__What you should do__: Output the items below as a Markdown table with the columns No. and Text. Start at the line containing "In the scene, does", include every line through the end of the items, number each line, and leave out blank lines.

__Data__:
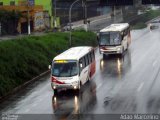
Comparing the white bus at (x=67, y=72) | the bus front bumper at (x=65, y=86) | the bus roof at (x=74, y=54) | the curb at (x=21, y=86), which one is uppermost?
the bus roof at (x=74, y=54)

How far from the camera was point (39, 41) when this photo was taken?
159 feet

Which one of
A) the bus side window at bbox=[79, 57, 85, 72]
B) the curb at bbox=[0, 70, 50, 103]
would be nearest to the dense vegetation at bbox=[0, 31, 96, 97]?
the curb at bbox=[0, 70, 50, 103]

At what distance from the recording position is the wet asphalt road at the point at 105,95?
28562 mm

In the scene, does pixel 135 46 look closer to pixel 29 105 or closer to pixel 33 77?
pixel 33 77

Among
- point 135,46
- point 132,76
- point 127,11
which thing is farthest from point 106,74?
point 127,11

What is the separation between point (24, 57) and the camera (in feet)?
136

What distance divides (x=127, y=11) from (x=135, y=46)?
7686cm

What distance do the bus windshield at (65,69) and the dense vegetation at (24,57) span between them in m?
4.32

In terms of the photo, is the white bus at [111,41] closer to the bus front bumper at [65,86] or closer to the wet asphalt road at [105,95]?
the wet asphalt road at [105,95]

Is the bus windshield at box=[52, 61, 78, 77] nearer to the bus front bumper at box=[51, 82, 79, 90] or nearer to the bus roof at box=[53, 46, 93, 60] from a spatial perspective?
the bus roof at box=[53, 46, 93, 60]

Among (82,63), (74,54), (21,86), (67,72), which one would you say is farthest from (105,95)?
(21,86)

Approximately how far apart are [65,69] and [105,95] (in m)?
3.52

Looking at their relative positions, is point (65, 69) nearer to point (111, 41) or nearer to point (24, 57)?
point (24, 57)

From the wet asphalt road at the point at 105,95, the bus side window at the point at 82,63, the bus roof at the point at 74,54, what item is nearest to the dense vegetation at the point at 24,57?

__Answer to this problem__:
| No. | Text |
|---|---|
| 1 | In the scene, does pixel 135 46 look closer to pixel 29 105 or closer to pixel 33 77? |
| 2 | pixel 33 77 |
| 3 | Among |
| 4 | - point 135,46 |
| 5 | - point 132,76 |
| 6 | - point 127,11 |
| 7 | which thing is farthest from point 106,74? |
| 8 | point 127,11 |
| 9 | What is the separation between point (24, 57) and the camera (in feet)? |
| 10 | 136 |
| 11 | What distance divides (x=127, y=11) from (x=135, y=46)? |
| 12 | 7686cm |
| 13 | What distance do the bus windshield at (65,69) and the dense vegetation at (24,57) span between them in m? |
| 14 | 4.32 |
| 15 | In terms of the photo, is the white bus at [111,41] closer to the bus front bumper at [65,86] or closer to the wet asphalt road at [105,95]? |
| 16 | the wet asphalt road at [105,95] |
| 17 | Is the bus windshield at box=[52, 61, 78, 77] nearer to the bus front bumper at box=[51, 82, 79, 90] or nearer to the bus roof at box=[53, 46, 93, 60] from a spatial perspective? |
| 18 | the bus roof at box=[53, 46, 93, 60] |
| 19 | Among (82,63), (74,54), (21,86), (67,72), which one would you say is farthest from (105,95)? |
| 20 | (21,86) |
| 21 | Approximately how far apart are [65,69] and [105,95] (in m)? |
| 22 | 3.52 |
| 23 | Looking at their relative positions, is point (65, 69) nearer to point (111, 41) or nearer to point (24, 57)? |
| 24 | point (24, 57) |
| 25 | From the wet asphalt road at the point at 105,95, the bus side window at the point at 82,63, the bus roof at the point at 74,54, what item is nearest to the dense vegetation at the point at 24,57? |